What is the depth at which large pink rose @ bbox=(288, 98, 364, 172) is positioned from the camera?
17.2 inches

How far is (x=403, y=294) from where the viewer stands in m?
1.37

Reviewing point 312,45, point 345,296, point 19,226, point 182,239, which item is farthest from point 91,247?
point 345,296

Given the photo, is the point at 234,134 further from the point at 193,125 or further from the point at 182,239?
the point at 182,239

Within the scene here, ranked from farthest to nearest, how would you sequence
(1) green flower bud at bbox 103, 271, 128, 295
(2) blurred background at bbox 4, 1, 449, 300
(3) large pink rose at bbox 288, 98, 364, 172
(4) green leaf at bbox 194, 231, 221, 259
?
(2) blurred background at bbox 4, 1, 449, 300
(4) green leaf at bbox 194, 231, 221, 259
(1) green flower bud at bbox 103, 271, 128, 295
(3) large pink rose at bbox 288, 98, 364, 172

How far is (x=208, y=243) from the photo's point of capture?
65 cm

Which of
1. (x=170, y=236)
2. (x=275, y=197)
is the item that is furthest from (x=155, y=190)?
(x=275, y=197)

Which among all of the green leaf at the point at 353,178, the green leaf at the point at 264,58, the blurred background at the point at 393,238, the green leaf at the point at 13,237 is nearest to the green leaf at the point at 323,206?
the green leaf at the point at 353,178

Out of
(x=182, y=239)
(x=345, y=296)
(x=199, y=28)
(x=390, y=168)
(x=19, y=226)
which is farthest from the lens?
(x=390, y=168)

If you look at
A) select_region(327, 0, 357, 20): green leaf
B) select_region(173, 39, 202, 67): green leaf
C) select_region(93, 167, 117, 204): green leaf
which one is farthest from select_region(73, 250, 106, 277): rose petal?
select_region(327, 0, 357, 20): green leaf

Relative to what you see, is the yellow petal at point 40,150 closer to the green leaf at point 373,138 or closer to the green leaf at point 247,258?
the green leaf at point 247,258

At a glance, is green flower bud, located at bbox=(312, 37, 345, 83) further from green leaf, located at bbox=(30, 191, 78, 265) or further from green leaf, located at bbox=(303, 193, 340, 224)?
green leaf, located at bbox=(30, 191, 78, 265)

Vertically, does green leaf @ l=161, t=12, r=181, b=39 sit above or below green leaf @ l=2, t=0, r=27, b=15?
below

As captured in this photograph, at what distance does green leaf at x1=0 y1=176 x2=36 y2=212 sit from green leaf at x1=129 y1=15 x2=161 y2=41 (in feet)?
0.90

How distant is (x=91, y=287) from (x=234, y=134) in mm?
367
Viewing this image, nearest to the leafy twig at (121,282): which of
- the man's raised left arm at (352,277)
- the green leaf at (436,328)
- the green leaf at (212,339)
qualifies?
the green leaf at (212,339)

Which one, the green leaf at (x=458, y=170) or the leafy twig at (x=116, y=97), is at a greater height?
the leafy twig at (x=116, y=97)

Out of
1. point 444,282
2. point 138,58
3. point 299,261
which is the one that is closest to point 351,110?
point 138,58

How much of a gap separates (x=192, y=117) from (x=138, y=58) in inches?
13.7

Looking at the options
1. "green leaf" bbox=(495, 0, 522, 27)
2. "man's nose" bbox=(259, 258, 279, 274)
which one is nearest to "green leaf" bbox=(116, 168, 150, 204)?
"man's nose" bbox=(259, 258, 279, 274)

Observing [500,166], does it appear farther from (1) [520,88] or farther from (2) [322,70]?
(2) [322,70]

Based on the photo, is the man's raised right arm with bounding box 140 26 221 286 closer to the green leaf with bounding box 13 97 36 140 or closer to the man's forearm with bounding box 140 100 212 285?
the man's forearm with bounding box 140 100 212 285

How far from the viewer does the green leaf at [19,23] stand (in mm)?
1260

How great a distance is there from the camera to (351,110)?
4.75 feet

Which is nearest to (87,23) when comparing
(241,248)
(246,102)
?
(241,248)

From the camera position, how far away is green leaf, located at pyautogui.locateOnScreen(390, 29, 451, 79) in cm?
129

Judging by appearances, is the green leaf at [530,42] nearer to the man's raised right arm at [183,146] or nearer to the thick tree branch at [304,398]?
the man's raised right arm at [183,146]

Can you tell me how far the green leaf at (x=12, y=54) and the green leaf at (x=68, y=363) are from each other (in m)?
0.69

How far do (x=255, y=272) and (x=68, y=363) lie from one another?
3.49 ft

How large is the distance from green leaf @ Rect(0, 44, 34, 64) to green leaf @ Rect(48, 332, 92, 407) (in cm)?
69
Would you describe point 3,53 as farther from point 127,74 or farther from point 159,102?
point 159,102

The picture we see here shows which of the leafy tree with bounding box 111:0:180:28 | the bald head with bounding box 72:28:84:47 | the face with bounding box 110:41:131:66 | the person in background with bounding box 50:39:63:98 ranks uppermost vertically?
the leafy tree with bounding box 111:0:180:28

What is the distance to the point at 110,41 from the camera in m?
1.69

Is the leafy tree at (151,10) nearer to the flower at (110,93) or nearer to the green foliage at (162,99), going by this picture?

> [Task instructions] Your task is to reproduce the whole listing exactly.

> [Output of the exercise]
What is the depth at which large pink rose @ bbox=(288, 98, 364, 172) is positioned from the camera?
17.2 inches

How far is (x=403, y=294) from where the viewer stands in m?
1.37

Reviewing point 312,45, point 345,296, point 19,226, point 182,239, which item is farthest from point 91,247?
point 345,296

Given the photo, is the point at 234,134 further from the point at 193,125 or further from the point at 182,239?
the point at 182,239

Within the scene here, ranked from farthest to nearest, how would you sequence
(1) green flower bud at bbox 103, 271, 128, 295
(2) blurred background at bbox 4, 1, 449, 300
(3) large pink rose at bbox 288, 98, 364, 172
(4) green leaf at bbox 194, 231, 221, 259
?
(2) blurred background at bbox 4, 1, 449, 300
(4) green leaf at bbox 194, 231, 221, 259
(1) green flower bud at bbox 103, 271, 128, 295
(3) large pink rose at bbox 288, 98, 364, 172

How far is (x=208, y=243) from the photo's point of capture?
65 cm

Which of
1. (x=170, y=236)
2. (x=275, y=197)
is the item that is furthest from (x=155, y=190)?
(x=275, y=197)

Which among all of the green leaf at the point at 353,178, the green leaf at the point at 264,58, the blurred background at the point at 393,238, the green leaf at the point at 13,237 is nearest to the green leaf at the point at 323,206?
the green leaf at the point at 353,178

Out of
(x=182, y=239)
(x=345, y=296)
(x=199, y=28)
(x=390, y=168)
(x=19, y=226)
which is farthest from the lens?
(x=390, y=168)

If you look at
A) select_region(327, 0, 357, 20): green leaf
B) select_region(173, 39, 202, 67): green leaf
C) select_region(93, 167, 117, 204): green leaf
which one is farthest from select_region(73, 250, 106, 277): rose petal?
select_region(327, 0, 357, 20): green leaf

Relative to what you see, is the yellow petal at point 40,150 closer to the green leaf at point 373,138 or closer to the green leaf at point 247,258?
the green leaf at point 247,258

At a glance, is green flower bud, located at bbox=(312, 37, 345, 83) further from green leaf, located at bbox=(30, 191, 78, 265) or further from green leaf, located at bbox=(303, 193, 340, 224)?
green leaf, located at bbox=(30, 191, 78, 265)

Vertically, does green leaf @ l=161, t=12, r=181, b=39 sit above or below green leaf @ l=2, t=0, r=27, b=15?
below

As captured in this photograph, at what distance does green leaf at x1=0 y1=176 x2=36 y2=212 sit from green leaf at x1=129 y1=15 x2=161 y2=41 (in feet)?
0.90

How distant is (x=91, y=287) from (x=234, y=134) in mm?
367
Viewing this image, nearest to the leafy twig at (121,282): which of
- the man's raised left arm at (352,277)
- the green leaf at (436,328)
- the green leaf at (212,339)
qualifies?
the green leaf at (212,339)

Which one, the green leaf at (x=458, y=170) or the leafy twig at (x=116, y=97), is at a greater height?
the leafy twig at (x=116, y=97)

Out of
1. point 444,282
2. point 138,58
3. point 299,261
which is the one that is closest to point 351,110?
point 138,58

How much of a gap separates (x=192, y=117) from (x=138, y=58) in inches?
13.7

Looking at the options
1. "green leaf" bbox=(495, 0, 522, 27)
2. "man's nose" bbox=(259, 258, 279, 274)
which one is nearest to "green leaf" bbox=(116, 168, 150, 204)?
"man's nose" bbox=(259, 258, 279, 274)

Observing [500,166], does it appear farther from (1) [520,88] or farther from (2) [322,70]?
(2) [322,70]

Based on the photo, is the man's raised right arm with bounding box 140 26 221 286 closer to the green leaf with bounding box 13 97 36 140 or closer to the man's forearm with bounding box 140 100 212 285?
the man's forearm with bounding box 140 100 212 285

How far from the viewer does the green leaf at [19,23] stand (in mm)?
1260

How great a distance is there from the camera to (351,110)?
4.75 feet

Which is nearest to (87,23) when comparing
(241,248)
(246,102)
?
(241,248)

From the camera position, how far away is green leaf, located at pyautogui.locateOnScreen(390, 29, 451, 79) in cm?
129

Judging by appearances, is the green leaf at [530,42] nearer to the man's raised right arm at [183,146] or nearer to the thick tree branch at [304,398]?
the man's raised right arm at [183,146]

Can you tell me how far the green leaf at (x=12, y=54) and the green leaf at (x=68, y=363) are from each other (in m)?
0.69

How far do (x=255, y=272) and (x=68, y=363) lie from one another?
3.49 ft

How large is the distance from green leaf @ Rect(0, 44, 34, 64) to green leaf @ Rect(48, 332, 92, 407) (in cm)?
69
Would you describe point 3,53 as farther from point 127,74 or farther from point 159,102?
point 159,102

The picture we see here shows which of the leafy tree with bounding box 111:0:180:28 | the bald head with bounding box 72:28:84:47 | the face with bounding box 110:41:131:66 | the person in background with bounding box 50:39:63:98 ranks uppermost vertically?
the leafy tree with bounding box 111:0:180:28

What is the distance to the point at 110,41 from the camera in m?
1.69

Is the leafy tree at (151,10) nearer to the flower at (110,93) or nearer to the green foliage at (162,99), going by this picture?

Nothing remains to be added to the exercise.